COMPITO DA SVOLGERE A: Secondo il testo sulle vendite al dettaglio in Germania, di quanto sono calate in aprile le vendite al dettaglio tedesche?
COMPITO DA SVOLGERE B: Ricopia dal testo sulle vendite al dettaglio in Germania tutto ciò che va da "In Germania i" fino a "mese del 2020.".

TESTO FORNITO:
----------------

In Germania i dati rilascia settimana scorsa ci raccontano di vendite al dettaglio diminuite in aprile del 5,3%. Un dato certamente negativo – il massimo ribasso mensile dal 2009 – ma ben lontano dalle attese degli analisti, che preventivavano un passivo a doppia cifra. Unito al dato di marzo (un -4% peraltro migliorato rispetto alla prima lettura) la rilevazione segna un calo complessivo da febbraio scorso di “solo” il 9%. Per fare qualche paragone, con le pinze vista la volatilità del dato, in Francia il calo è stato del 16% solo a marzo; in Italia del 20,6% nel 3° mese del 2020.

----------------

INSIEME DI DATI:
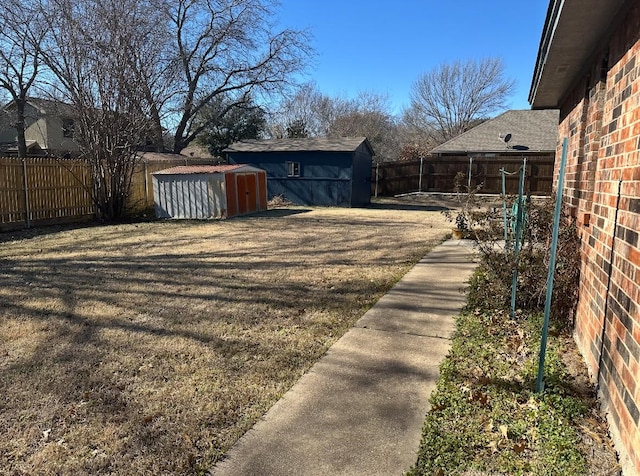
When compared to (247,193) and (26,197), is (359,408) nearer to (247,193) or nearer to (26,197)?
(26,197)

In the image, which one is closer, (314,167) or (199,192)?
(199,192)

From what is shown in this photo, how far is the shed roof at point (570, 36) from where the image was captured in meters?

----------------

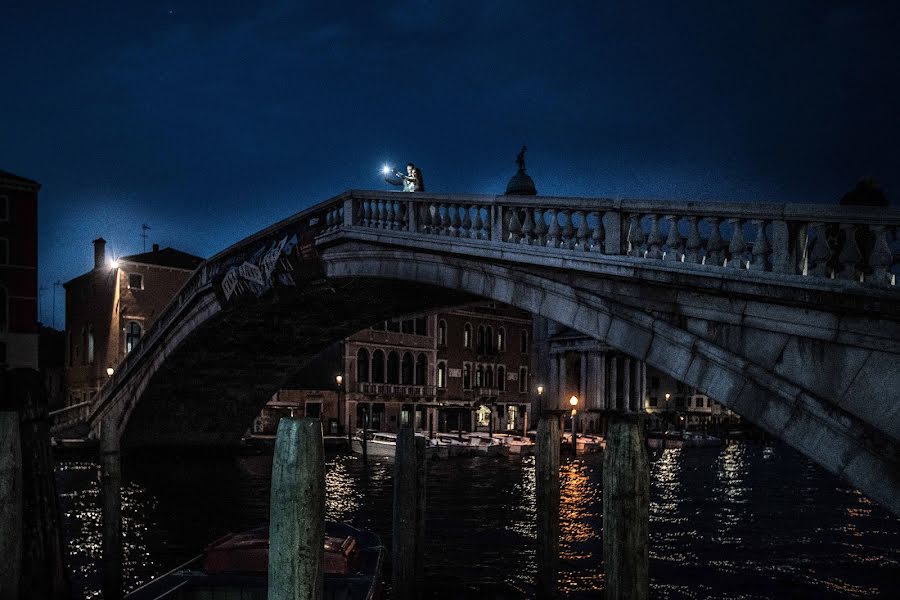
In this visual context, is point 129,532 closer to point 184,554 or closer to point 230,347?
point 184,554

----------------

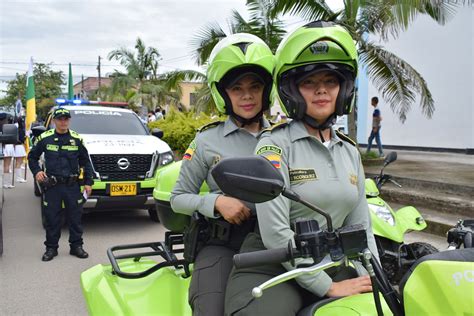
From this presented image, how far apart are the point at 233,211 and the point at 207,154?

----------------

RISPOSTA ESERCIZIO A: Del 5,3%.

RISPOSTA ESERCIZIO B:
In Germania i dati rilascia settimana scorsa ci raccontano di vendite al dettaglio diminuite in aprile del 5,3%. Un dato certamente negativo – il massimo ribasso mensile dal 2009 – ma ben lontano dalle attese degli analisti, che preventivavano un passivo a doppia cifra. Unito al dato di marzo (un -4% peraltro migliorato rispetto alla prima lettura) la rilevazione segna un calo complessivo da febbraio scorso di “solo” il 9%. Per fare qualche paragone, con le pinze vista la volatilità del dato, in Francia il calo è stato del 16% solo a marzo; in Italia del 20,6% nel 3° mese del 2020.